Having analysed the roles within the top team there is a clear level of strategic ability across the roles that exist to ensure that there are the role holders in place that have the ability to not only contribute to the bigger picture but translate the 5-10 year business plan into more locally defined and relevant policies.

In some ways this reinforces the overall objective of the re-organisation: to remove silos, work strategically and in collaboration across the organisation. The new structure provides a base to facilitate cross functional working and longer term strategic planning.

As has been mentioned during a number of the conversations Hay Group has had with members of the top team, it would be interesting to see how the layer below the most senior roles are structured and the level of accountability and problem solving that is associated with those roles.

If there is a significant gap (as some feedback has noted) between the Directors and their direct reports this would force Directors to focus on operational rather than strategic issues and achieving results within a 12 month period. This would reinforce silos across the organisation and mean that the important strategic direction which you are paying for is lost in the need to correct results down the organisational structure.

7.  Remuneration Analysis

Based on the evaluated job sizes, we have accessed our Public sector pay market data for salary comparison purposes.

The Public sector represents remuneration data from all public sector organisations in the Hay Group database. This includes data from a wide range of public sector, not for profit, charitable and voluntary organisations including local authorities, central government and agencies, NHS Trusts, higher and further education institutions, housing associations, police and other public sector organisations.

In our view, this market provides a sound basis for your senior post holders’ remuneration comparison and as a basis for determining preferred pay market positions within overall reward strategy.

It is important to note that all comparisons set out below are based on evaluated job size not on job title or function. (Multi organisation comparisons based on job title, rather than the detailed analysis of job content and job size, are frequently misleading and can severely distort perceptions of pay competitiveness and pay market position.)

Definitions

Base salary – represents all contractually guaranteed annualised cash payments, excluding overtime payments, shift premia, unsocial hours payment, and variable bonus or incentive payments.
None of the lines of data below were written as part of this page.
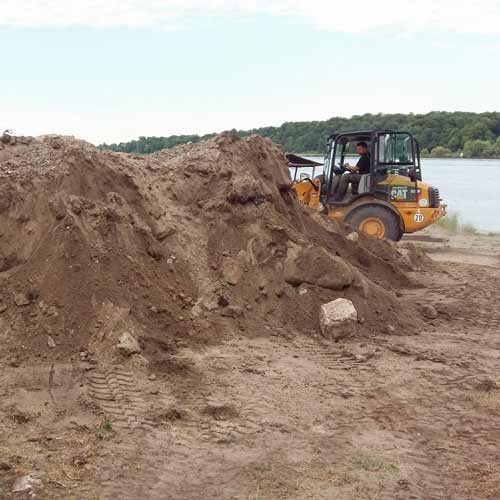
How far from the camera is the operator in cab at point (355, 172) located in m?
14.9

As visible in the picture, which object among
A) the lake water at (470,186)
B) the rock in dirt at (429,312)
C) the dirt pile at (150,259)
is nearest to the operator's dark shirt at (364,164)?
the dirt pile at (150,259)

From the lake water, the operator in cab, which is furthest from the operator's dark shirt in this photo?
the lake water

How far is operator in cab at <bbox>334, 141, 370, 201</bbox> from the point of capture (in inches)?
585

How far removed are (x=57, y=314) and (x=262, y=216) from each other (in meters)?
3.06

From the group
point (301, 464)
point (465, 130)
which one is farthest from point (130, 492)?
point (465, 130)

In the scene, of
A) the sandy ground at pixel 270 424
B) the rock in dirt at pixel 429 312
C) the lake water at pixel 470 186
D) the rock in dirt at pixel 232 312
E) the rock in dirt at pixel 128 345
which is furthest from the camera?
the lake water at pixel 470 186

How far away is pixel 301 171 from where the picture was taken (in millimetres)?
16547

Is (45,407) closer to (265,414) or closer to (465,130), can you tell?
(265,414)

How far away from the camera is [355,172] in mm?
14922

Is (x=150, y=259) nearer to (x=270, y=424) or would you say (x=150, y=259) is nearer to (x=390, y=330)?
(x=390, y=330)

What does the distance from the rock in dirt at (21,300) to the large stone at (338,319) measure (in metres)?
3.07

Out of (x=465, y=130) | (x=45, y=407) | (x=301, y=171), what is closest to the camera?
(x=45, y=407)

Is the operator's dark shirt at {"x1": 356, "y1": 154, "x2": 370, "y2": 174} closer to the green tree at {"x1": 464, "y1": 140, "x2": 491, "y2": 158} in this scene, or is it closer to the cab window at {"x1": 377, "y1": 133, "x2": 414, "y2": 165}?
the cab window at {"x1": 377, "y1": 133, "x2": 414, "y2": 165}

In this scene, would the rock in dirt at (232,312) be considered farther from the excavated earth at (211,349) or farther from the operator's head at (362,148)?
the operator's head at (362,148)
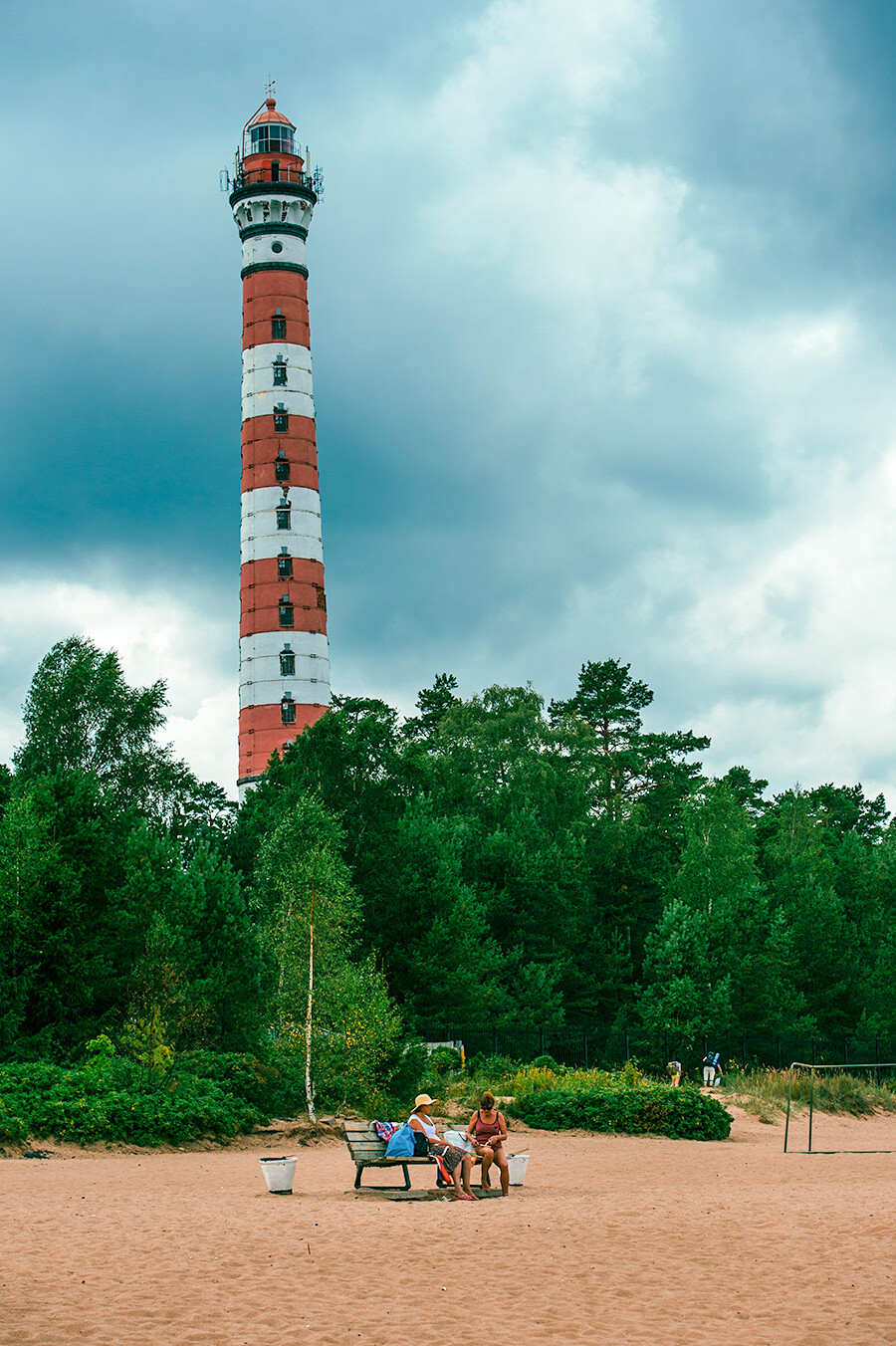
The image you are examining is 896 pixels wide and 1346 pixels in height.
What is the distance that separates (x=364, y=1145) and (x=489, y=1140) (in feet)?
4.77

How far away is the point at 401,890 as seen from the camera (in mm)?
42281

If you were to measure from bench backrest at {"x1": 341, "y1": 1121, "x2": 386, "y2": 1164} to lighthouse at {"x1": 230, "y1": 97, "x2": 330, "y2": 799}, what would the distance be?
34.9 meters

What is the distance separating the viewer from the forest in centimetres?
2620

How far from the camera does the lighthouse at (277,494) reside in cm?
5125

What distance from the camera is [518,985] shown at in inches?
1884

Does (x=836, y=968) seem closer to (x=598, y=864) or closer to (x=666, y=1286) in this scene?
(x=598, y=864)

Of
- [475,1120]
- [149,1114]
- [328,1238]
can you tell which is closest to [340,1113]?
[149,1114]

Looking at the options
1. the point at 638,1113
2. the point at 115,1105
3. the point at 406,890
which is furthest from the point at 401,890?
the point at 115,1105

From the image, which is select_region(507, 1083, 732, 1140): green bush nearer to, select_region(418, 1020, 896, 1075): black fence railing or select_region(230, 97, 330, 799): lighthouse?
select_region(418, 1020, 896, 1075): black fence railing

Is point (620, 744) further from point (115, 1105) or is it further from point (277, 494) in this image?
point (115, 1105)

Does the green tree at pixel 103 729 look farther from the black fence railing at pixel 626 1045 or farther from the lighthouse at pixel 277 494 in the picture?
the black fence railing at pixel 626 1045

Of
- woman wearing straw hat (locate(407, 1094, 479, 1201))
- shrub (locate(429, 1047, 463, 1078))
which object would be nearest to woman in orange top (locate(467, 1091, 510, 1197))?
woman wearing straw hat (locate(407, 1094, 479, 1201))

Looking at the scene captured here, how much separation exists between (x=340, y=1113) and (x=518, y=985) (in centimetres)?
2189

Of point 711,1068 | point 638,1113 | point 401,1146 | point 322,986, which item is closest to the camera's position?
point 401,1146
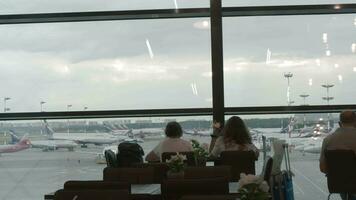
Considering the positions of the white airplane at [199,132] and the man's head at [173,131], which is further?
the white airplane at [199,132]

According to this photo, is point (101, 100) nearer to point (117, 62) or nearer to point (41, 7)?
point (117, 62)

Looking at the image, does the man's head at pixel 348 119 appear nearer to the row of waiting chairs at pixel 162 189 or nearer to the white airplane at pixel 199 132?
the white airplane at pixel 199 132

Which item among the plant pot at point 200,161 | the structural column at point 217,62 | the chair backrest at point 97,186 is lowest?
the chair backrest at point 97,186

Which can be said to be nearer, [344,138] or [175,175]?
[175,175]

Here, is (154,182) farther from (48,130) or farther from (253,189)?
(48,130)

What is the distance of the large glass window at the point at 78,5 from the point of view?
7797 millimetres

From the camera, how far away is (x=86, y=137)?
798 centimetres

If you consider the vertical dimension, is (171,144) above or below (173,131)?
below

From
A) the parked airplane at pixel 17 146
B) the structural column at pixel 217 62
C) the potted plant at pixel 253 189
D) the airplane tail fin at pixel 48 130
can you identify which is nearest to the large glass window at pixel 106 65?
the structural column at pixel 217 62

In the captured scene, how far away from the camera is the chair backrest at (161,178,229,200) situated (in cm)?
339

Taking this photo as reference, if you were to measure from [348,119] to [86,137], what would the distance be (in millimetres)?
3799

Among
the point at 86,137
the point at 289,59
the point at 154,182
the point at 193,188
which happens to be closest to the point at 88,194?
the point at 193,188

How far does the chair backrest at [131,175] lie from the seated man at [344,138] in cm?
194

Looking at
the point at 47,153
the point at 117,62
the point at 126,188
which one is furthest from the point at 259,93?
the point at 126,188
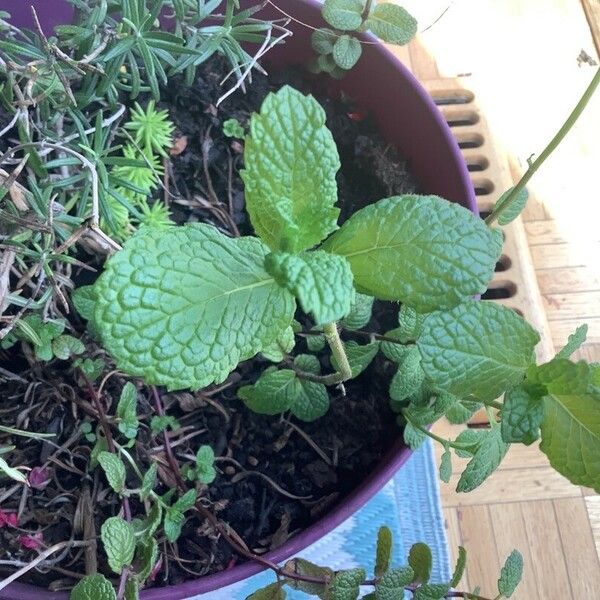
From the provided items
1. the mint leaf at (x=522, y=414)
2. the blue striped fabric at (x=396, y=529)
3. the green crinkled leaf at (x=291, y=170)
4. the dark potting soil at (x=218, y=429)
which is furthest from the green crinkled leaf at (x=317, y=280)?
the blue striped fabric at (x=396, y=529)

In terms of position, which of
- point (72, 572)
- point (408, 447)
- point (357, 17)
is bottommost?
point (72, 572)

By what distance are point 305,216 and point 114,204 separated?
10.6 inches

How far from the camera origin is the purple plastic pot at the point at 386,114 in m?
0.57

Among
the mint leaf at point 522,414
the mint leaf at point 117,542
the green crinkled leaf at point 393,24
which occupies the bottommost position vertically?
the mint leaf at point 117,542

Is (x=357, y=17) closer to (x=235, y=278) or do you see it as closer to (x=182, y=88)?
(x=182, y=88)

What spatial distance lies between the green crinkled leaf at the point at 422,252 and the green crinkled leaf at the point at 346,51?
293 mm

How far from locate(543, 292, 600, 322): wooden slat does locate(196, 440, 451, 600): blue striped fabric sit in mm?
221

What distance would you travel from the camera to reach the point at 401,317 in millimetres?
552

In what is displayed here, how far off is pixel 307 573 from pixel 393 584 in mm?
82

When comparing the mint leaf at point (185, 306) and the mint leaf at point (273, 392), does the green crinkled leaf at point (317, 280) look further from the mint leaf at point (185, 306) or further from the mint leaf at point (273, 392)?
the mint leaf at point (273, 392)

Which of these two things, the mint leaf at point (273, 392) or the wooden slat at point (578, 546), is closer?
the mint leaf at point (273, 392)

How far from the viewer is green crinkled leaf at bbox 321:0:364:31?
65cm

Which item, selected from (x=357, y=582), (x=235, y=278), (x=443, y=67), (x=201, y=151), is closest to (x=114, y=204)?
(x=201, y=151)

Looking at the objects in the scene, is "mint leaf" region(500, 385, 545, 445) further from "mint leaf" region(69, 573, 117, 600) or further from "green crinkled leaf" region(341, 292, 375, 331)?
"mint leaf" region(69, 573, 117, 600)
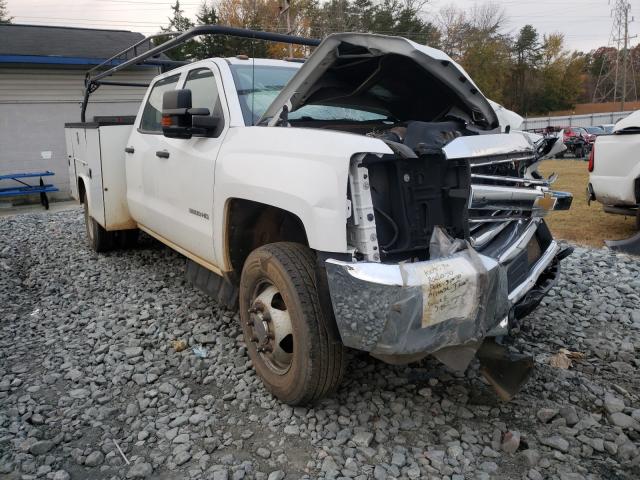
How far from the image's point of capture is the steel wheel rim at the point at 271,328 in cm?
313

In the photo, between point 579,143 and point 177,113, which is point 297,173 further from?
point 579,143

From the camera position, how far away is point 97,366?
12.4ft

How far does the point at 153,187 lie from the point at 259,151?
1992mm

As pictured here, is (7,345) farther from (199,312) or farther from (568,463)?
(568,463)

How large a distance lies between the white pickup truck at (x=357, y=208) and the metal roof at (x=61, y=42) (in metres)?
11.5

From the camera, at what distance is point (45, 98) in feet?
46.9

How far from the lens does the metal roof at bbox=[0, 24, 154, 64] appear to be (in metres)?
14.0

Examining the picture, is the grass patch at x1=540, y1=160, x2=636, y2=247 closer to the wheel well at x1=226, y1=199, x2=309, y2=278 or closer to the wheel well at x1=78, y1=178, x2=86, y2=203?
the wheel well at x1=226, y1=199, x2=309, y2=278

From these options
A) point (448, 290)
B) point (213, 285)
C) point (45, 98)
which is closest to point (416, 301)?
point (448, 290)

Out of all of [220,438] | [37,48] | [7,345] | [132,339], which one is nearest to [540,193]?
[220,438]

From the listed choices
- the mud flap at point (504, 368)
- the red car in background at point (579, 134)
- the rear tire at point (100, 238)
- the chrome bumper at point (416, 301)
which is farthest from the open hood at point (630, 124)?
the red car in background at point (579, 134)

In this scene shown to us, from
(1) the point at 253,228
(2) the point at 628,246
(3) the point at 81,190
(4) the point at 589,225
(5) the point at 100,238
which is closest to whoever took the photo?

It excludes benefits in kind or specific cash allowance in lieu of benefits).

Market percentiles – the upper quartile divides the top 25% of organisations’ pay practice from the remaining 75%. The median divides the upper 50% from the lower 50%. The lower quartile divides the lowest 25% of organisations’ pay practice from the remaining 75%.

Pay Market Comparisons

Base Salary

We have presented overall pay market comparisons in Tables 3 and 4 as follows.

Table 3 presents the public sector base salary comparisons. (These exclude London)The column headed “compa ratio” illustrates current salary as a percentage of overall pay market practice at the median, and at the lower quartile of the market.

In general current salaries for all of the top roles are below the current lower quartile of the market data. Four roles in particular are below 80% of the lower quartile market data; Assistant Chief Executive - Children’s Services, Assistant Chief Executive – Adult’s Services, Assistant Chief Executive – HR, Communication and Engagement and Assistant Chief Executive – Leisure and Operational Services.

The Chief Executive role should be discounted from too much scrutiny within this process ass the role holder has decided to take a personal salary which will last for the duration of the current political administrations term.

(In terms of broader market comparisons, public sector salary levels for jobs of this size range are typically around 10% or so less than for equivalent size jobs in the general “industrial and services” market which includes private as well as public sector organisations.)